Multi-GPU machine (e.g. 8× H100 for Nemotron-Super; fewer GPUs for smaller models).
uv (for AutoModel env), or use pip/venv as in the AutoModel repo docs.
Hugging Face token for gated models (e.g. Nemotron-Super): run huggingface-cli login.

Setup#

1. Clone the AutoModel repo#

Clone NVIDIA NeMo AutoModel and set up its environment (this repo does not include AutoModel):

git clone https://github.com/NVIDIA-NeMo/Automodel.git <AUTOMODEL_DIR> 
cd <AUTOMODEL_DIR>
uv venv && source .venv/bin/activate
uv sync --frozen

Optional (e.g. for Nemotron-Super): pip install mamba-ssm --no-build-isolation Optional: pip install transformer-engine-torch==2.11.0

2. Download the base model#

Obtain the base model (e.g. from Hugging Face or NVIDIA NGC) and place it on disk. You will point the PEFT config and/or notebook to this path (model.pretrained_model_name_or_path).

For gated models (e.g. [nvidia/nemotron-super-*](https://huggingface.co/nvidia/NVIDIA-Nemotron-3-Super-120B-A12B-BF16)), ensure you are logged in: huggingface-cli login

3. Copy the PEFT config into AutoModel#

Copy this repo’s base-peft-config-cookbook.yaml into the AutoModel tree.

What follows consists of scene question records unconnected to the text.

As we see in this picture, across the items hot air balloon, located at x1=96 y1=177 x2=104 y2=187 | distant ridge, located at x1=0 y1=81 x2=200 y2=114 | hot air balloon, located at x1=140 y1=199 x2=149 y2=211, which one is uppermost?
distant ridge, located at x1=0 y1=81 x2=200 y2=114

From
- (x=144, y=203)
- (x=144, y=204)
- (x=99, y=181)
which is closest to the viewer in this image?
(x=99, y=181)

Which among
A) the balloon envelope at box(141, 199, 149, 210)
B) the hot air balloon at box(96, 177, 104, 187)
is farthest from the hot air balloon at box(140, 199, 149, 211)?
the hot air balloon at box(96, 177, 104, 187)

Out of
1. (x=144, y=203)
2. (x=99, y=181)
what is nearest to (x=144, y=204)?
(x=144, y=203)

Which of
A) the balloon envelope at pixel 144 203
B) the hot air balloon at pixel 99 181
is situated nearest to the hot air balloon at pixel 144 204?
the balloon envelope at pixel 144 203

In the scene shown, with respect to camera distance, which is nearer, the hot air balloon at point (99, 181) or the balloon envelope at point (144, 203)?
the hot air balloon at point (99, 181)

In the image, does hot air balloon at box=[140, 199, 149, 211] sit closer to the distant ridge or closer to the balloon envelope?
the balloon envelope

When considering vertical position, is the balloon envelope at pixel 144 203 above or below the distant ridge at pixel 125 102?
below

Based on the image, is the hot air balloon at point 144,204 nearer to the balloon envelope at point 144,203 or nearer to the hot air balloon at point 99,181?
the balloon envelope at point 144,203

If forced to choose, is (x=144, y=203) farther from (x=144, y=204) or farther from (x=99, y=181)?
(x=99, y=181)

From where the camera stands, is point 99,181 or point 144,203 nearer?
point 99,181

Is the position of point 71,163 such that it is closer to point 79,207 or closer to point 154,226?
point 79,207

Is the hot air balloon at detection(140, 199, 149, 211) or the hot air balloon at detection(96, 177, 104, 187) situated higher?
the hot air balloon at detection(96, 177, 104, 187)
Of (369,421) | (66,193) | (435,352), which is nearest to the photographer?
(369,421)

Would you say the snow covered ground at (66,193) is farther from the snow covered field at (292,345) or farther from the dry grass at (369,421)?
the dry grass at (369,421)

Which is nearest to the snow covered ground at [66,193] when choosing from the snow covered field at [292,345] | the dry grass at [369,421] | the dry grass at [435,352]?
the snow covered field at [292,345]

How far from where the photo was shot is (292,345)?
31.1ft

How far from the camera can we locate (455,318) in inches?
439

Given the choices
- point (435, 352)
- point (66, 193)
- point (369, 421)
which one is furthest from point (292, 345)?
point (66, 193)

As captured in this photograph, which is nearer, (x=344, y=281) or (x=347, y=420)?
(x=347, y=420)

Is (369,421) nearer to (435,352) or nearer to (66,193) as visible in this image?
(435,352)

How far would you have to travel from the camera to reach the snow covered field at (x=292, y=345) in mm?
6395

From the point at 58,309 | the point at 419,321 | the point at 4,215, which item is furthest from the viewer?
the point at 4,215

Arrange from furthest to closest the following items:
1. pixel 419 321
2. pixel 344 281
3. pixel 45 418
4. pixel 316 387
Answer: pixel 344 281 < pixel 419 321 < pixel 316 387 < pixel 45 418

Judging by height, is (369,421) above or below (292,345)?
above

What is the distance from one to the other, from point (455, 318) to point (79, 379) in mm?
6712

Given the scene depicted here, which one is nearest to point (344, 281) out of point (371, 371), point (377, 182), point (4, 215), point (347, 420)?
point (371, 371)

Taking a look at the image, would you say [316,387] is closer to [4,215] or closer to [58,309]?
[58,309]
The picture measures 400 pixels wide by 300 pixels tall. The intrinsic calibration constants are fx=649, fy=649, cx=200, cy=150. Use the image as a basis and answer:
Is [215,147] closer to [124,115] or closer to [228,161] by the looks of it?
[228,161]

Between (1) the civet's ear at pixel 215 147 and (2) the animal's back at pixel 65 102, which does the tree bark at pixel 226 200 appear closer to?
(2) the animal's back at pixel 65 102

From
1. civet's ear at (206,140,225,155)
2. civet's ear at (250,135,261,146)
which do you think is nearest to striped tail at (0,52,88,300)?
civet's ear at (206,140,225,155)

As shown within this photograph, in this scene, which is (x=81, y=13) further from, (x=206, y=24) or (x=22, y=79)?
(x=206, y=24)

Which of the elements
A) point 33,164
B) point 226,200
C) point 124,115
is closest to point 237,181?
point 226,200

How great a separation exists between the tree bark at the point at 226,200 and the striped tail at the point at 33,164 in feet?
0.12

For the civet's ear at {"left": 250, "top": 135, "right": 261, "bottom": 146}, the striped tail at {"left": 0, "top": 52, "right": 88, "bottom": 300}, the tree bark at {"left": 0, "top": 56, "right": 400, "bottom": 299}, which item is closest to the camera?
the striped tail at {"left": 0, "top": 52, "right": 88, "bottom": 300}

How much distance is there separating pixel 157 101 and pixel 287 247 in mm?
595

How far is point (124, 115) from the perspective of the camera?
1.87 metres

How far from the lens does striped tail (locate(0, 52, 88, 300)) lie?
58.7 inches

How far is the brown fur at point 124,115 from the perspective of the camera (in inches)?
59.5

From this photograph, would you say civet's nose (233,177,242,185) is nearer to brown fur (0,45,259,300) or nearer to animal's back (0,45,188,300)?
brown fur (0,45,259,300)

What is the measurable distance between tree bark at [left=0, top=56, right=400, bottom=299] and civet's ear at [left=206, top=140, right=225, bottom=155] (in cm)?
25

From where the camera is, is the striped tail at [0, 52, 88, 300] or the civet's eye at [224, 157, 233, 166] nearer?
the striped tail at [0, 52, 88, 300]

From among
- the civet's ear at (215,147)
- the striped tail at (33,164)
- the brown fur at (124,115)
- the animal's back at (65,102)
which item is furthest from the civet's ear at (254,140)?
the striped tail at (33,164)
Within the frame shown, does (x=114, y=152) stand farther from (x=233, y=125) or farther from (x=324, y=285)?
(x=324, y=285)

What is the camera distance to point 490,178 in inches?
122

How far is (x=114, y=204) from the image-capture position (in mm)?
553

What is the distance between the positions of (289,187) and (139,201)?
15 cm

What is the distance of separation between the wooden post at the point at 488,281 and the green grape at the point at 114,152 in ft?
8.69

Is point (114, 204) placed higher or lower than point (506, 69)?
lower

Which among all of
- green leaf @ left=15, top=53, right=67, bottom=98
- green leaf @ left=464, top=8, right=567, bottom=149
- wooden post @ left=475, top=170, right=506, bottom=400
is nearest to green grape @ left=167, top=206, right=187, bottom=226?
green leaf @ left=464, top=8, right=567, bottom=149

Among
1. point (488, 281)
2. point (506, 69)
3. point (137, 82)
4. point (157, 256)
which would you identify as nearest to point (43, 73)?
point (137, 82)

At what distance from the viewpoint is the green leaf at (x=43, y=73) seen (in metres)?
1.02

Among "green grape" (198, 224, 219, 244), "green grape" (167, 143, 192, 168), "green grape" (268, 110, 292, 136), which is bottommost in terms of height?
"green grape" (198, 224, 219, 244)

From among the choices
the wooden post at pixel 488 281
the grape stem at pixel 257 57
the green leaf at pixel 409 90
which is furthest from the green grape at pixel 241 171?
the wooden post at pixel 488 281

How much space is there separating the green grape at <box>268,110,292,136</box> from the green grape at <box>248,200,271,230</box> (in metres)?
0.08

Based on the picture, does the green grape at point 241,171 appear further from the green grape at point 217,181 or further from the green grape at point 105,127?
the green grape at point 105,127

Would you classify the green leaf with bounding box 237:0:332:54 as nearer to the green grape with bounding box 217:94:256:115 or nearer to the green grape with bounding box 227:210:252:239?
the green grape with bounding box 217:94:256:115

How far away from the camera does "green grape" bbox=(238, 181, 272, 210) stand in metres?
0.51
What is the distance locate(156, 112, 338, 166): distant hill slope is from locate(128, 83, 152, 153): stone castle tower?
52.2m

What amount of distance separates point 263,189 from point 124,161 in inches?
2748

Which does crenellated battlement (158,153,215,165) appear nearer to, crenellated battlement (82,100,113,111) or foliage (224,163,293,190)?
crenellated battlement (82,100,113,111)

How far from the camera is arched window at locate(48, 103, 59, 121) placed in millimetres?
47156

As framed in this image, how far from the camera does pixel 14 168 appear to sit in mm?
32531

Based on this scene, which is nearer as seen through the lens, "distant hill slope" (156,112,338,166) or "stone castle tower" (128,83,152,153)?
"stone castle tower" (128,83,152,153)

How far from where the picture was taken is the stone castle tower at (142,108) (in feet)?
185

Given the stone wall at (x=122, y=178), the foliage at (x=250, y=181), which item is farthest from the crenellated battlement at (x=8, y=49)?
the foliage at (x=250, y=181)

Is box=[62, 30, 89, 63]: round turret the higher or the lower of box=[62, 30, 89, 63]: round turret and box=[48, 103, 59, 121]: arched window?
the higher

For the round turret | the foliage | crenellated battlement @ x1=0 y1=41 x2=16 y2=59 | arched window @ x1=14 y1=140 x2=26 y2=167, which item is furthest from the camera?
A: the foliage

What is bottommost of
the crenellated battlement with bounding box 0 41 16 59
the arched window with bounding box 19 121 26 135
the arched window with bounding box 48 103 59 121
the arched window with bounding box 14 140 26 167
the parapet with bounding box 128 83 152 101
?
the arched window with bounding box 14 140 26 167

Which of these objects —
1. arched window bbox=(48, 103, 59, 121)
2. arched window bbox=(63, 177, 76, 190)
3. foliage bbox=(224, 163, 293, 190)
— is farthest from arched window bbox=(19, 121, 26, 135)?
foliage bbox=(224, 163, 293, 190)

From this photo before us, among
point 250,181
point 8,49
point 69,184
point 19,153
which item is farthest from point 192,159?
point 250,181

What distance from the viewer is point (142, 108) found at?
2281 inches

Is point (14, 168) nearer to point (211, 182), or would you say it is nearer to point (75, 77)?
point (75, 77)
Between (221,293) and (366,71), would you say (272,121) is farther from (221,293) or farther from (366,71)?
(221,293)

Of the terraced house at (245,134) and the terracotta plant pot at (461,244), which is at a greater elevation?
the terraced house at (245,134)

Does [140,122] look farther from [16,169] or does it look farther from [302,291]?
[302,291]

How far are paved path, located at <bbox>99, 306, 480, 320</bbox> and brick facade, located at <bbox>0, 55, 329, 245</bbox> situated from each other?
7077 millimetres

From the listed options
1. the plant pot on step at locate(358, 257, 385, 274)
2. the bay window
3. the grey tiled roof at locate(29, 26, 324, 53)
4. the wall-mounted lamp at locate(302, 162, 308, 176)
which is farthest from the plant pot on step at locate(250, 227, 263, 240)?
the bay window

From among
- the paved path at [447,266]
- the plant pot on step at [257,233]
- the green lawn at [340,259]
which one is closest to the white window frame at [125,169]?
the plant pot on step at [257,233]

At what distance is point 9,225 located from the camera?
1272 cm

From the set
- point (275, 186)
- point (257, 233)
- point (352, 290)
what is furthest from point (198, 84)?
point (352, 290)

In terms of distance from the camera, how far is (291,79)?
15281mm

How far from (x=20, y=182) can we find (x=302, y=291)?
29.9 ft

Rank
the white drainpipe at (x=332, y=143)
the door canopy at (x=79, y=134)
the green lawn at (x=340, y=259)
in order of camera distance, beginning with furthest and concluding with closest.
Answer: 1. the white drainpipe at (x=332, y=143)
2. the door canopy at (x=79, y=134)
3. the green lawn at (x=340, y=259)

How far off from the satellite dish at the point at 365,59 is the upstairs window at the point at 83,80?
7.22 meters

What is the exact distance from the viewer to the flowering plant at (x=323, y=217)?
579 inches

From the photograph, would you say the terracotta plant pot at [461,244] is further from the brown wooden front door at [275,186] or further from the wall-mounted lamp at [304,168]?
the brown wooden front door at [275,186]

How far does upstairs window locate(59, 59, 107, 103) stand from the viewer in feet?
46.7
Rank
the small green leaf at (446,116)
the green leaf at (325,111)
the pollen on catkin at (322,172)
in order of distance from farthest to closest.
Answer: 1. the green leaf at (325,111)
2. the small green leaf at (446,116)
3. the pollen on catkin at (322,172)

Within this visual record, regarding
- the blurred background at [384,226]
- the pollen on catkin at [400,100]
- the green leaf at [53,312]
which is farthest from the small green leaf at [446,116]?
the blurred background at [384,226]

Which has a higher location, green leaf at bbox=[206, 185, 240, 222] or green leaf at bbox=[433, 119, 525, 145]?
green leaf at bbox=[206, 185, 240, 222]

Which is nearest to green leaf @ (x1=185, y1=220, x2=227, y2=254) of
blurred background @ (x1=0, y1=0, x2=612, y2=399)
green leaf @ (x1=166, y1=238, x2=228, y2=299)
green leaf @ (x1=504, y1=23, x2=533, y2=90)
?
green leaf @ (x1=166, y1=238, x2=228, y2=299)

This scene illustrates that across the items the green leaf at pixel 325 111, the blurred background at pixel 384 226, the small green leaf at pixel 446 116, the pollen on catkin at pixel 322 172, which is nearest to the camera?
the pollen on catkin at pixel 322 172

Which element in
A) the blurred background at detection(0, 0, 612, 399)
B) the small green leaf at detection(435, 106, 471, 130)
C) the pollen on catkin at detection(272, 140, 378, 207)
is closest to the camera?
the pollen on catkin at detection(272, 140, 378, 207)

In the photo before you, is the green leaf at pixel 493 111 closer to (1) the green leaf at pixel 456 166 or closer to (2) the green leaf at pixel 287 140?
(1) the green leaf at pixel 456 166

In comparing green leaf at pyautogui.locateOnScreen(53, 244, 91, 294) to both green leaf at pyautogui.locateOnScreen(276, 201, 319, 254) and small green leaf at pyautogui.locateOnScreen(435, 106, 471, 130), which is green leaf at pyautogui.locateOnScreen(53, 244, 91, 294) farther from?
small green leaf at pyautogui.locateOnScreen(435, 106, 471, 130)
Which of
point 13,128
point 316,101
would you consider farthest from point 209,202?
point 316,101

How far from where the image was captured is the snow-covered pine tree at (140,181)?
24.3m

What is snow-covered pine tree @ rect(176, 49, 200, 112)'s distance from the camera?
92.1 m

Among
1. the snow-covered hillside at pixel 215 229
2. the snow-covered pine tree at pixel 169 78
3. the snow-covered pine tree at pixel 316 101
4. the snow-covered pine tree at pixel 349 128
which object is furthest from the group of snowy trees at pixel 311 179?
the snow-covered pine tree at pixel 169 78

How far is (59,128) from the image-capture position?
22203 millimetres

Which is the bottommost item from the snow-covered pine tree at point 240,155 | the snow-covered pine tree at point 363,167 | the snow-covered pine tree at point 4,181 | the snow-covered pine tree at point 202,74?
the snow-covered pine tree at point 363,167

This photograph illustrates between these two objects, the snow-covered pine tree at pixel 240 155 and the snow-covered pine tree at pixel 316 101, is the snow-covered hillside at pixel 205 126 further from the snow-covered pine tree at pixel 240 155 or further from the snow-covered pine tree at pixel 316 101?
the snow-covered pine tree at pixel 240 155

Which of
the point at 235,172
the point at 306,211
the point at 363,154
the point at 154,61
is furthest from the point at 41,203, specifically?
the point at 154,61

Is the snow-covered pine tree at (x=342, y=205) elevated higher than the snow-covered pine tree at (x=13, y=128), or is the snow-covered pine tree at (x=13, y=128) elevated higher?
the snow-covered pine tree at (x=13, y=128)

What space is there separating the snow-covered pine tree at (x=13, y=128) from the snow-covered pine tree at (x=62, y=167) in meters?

cp base-peft-config-cookbook.yaml <AUTOMODEL_DIR>/examples/llm_finetune/nemotron/

4. Set paths in the notebook#

Open automodel_lora_cookbook.ipynb and set in the first cell:

WORKSPACE_ROOT — Your workspace root (e.g. the directory that contains this repo and/or your data).
AUTOMODEL_DIR — Path to your AutoModel clone (where you ran uv sync).
DATASET_DIR — Directory for training.jsonl, validation.jsonl, and optionally test.jsonl. The notebook can generate these from BIRD-SQL, or you can place your own JSONL files there.

Running the notebook#

Use the kernel that points to the AutoModel .venv (or install the same deps in your Jupyter env).
Dataset creation (Section 2) writes training.jsonl, validation.jsonl, and optionally test.jsonl into DATASET_DIR. Adjust the config so those paths match what you set in the PEFT config.
Finetuning (Section 3) runs torchrun with the cookbook config. Ensure N_DEVICES matches your GPU count.